**YOUR TASK**
Copy each of the following entries back in full, with no changes to any character.

>>>>>

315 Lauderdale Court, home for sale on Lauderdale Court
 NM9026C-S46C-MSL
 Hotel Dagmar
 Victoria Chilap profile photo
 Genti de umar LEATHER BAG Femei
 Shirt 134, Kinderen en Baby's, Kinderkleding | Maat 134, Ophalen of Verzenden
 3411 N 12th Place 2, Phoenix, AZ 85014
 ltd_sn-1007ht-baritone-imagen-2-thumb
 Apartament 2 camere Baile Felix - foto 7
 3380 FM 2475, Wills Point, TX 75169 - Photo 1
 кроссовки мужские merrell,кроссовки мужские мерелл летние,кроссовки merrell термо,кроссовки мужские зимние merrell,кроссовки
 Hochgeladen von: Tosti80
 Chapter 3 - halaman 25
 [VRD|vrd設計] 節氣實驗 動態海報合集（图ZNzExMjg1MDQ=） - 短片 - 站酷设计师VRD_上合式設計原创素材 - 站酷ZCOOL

<<<<<

**ANSWER BOX**
315 Lauderdale Court, home for sale on Lauderdale Court
 NM9026C-S46C-MSL
 Hotel Dagmar
 Victoria Chilap profile photo
 Genti de umar LEATHER BAG Femei
 Shirt 134, Kinderen en Baby's, Kinderkleding | Maat 134, Ophalen of Verzenden
 3411 N 12th Place 2, Phoenix, AZ 85014
 ltd_sn-1007ht-baritone-imagen-2-thumb
 Apartament 2 camere Baile Felix - foto 7
 3380 FM 2475, Wills Point, TX 75169 - Photo 1
 кроссовки мужские merrell,кроссовки мужские мерелл летние,кроссовки merrell термо,кроссовки мужские зимние merrell,кроссовки
 Hochgeladen von: Tosti80
 Chapter 3 - halaman 25
 [VRD|vrd設計] 節氣實驗 動態海報合集（图ZNzExMjg1MDQ=） - 短片 - 站酷设计师VRD_上合式設計原创素材 - 站酷ZCOOL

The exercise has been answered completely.